▶ **TEXT PROVIDED**:
━━━━━━━━━━━━━━━━━━━━━━━━━━━━━━

Disclosure- I am married to a physician who is in an academic medicine practice.

I sit on the nexus between two worlds- that of the normal, every day patient, and that of someone who practices medicine every day. It’s often an odd place to be, especially in these days of debate over health care reform. It’s so very clear that medicine has to start keeping up better with the changing ways of communication. Yet, it is hamstrung by a world where health information can be used as leverage against someone for their employment, where disclosure of information and security are at a premium, and where litigation and taking things out of context abound.

A friend of ours said to me the other day that the best piece of advice they ever got was that “You have to be treating patients, not practicing medicine.”  In a nutshell, that means patient-centered care should always be the rule, and the institution of medicine needs to make sure the rules, regulations, procedures, and even science do not lose sight of what’s most important here- making people well, or keeping them from getting sick in the first place.

That said, the markers doctors use to judge the quality of care and those used by patients could not be more different.

As in any business, the people inside the field know who they can trust. If a doctor needs to see one himself, they ask other doctors for their advice if they don’t know someone in that specialty themselves, or ask their nursing staff what they think of the doctor in question. Just like a secretary knowing more about her boss than any customer ever will, the same goes for nurses and doctors.

Doctors, especially in academic medical centers, know how current and up to date the practitioners are in the area. (Or better yet, ask a nurse, since they work more closely with a doctor than most other doctors do.)

They know who is Board Certified in their sub specialty, and who is not, as well as those who had trouble passing their Boards. (This means the Doctor passed some lengthy exams requiring them to pass a written exam as well as an oral exam before a group of doctors, examining the patient cases they treated during training, questioning what decisions they made and why, good and bad.)

While there are plenty of caring physicians who haven’t been able to pass their Boards, many of the more prestigious hospitals don’t allow those doctors to practice there because they aren’t certified. If you are in a rural area, or have a small community hospital, there’s a pretty good chance not every doctor practicing there will be Board Certified in their sub specialty, in contrast to hsopitals in larger, more competitive markets.

As the wife of a physician, I know the back room gossip of who’s good, who’s okay and who is starting to lose some of their sharpest surgical skills. It may not be something we talk about in public, but everyone knows who is not always on their “A” Game at work, and medicine is no different from any other job in that respect. I know I’d rather be treated by someone who has a good combination of clinical skills, surgical skills when needed and who is doing some research or otherwise engaged in teaching or the latest treatments.

━━━━━━━━━━━━━━━━━━━━━━━━━━━━━━

▶ **PROVIDED MATERIAL**:
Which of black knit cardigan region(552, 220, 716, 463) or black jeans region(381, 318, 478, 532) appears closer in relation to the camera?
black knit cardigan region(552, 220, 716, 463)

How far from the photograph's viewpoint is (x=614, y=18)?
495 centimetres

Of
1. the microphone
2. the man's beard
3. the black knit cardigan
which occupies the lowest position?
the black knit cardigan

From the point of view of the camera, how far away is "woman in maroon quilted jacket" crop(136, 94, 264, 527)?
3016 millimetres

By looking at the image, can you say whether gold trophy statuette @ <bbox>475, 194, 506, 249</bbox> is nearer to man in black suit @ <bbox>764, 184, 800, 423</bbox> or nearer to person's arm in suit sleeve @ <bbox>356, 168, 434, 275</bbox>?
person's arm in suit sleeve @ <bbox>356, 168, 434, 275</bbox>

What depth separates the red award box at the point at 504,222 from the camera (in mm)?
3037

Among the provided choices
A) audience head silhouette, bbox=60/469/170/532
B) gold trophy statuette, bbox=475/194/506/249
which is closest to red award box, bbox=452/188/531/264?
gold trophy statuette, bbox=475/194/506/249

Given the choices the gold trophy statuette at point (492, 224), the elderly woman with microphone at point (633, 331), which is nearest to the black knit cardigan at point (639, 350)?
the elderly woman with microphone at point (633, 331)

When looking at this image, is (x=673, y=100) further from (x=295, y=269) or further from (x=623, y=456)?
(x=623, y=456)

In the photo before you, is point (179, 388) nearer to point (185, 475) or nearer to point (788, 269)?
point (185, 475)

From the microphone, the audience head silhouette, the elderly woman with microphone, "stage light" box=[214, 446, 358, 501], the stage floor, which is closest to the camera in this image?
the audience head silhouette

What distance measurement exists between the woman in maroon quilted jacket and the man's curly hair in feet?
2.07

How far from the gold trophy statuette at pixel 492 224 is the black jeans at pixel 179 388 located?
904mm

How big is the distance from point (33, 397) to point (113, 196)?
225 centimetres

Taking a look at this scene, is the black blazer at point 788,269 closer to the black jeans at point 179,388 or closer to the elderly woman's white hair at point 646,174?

━━━━━━━━━━━━━━━━━━━━━━━━━━━━━━

▶ **USING THE INFORMATION**:
a – Translate this sentence from the essay on judging doctors into Spanish: "That said, the markers doctors use to judge the quality of care and those used by patients could not be more different."
b – Carry the essay on judging doctors forward from its last sentence, keeping its voice and subject.

▶ **ANSWERS FOR THIS EXERCISE**:
a – Dicho esto, los indicadores que usan los médicos para juzgar la calidad de la atención y los que usan los pacientes no podrían ser más distintos.

b –
We certainly have a bias towards academic research hospitals for that reason. Even when you might be seen by a resident, the chances are you are getting better and more consistent care than in some of the other practices around. This means I often sit next to medicare patients while waiting in the office, since these doctors treat anyone regardless of their insurance status. Being in the office of a doctor who treats the wealthiest and most prestigious people in the community is far less important to me than being treated by the doctor who knows the most.

I worry that being a lawyer and a doctor’s wife gives me a very skewed picture of what quality of care looks like. I know when I show up at the office or even in the Emergency Room with a kid with a broken arm, we get some favors, some “professional courtesy”, like not having to wait as long before being seen.  (It’s one of the few perks that helps compensate for the huge number of hours each week my husband spends at the hospital and on call.)

But at the heart of it, quality of care to physicians is based first and foremost on the science, who is best trained and who keeps up with the latest advances.  From a patient’s perspective, we often don’t have the all the knowledge necessary to make the best health care decisions.  We don’t ask if our doctors are board-certified.  We don’t know if they are practicing rountinely within the standard of care.  Most likely we’ve chosen them because they take our insurance, they aren’t too far from home or work, or we like them personally.  We judge a lot of the quality of health care by how we are treated emotionally- Do I like the receptionist and the nurses?  Is the lobby and waiting area nice?

None of that has anything to do, however, with the quality of our care, but it has everything to do with our perception of being cared for.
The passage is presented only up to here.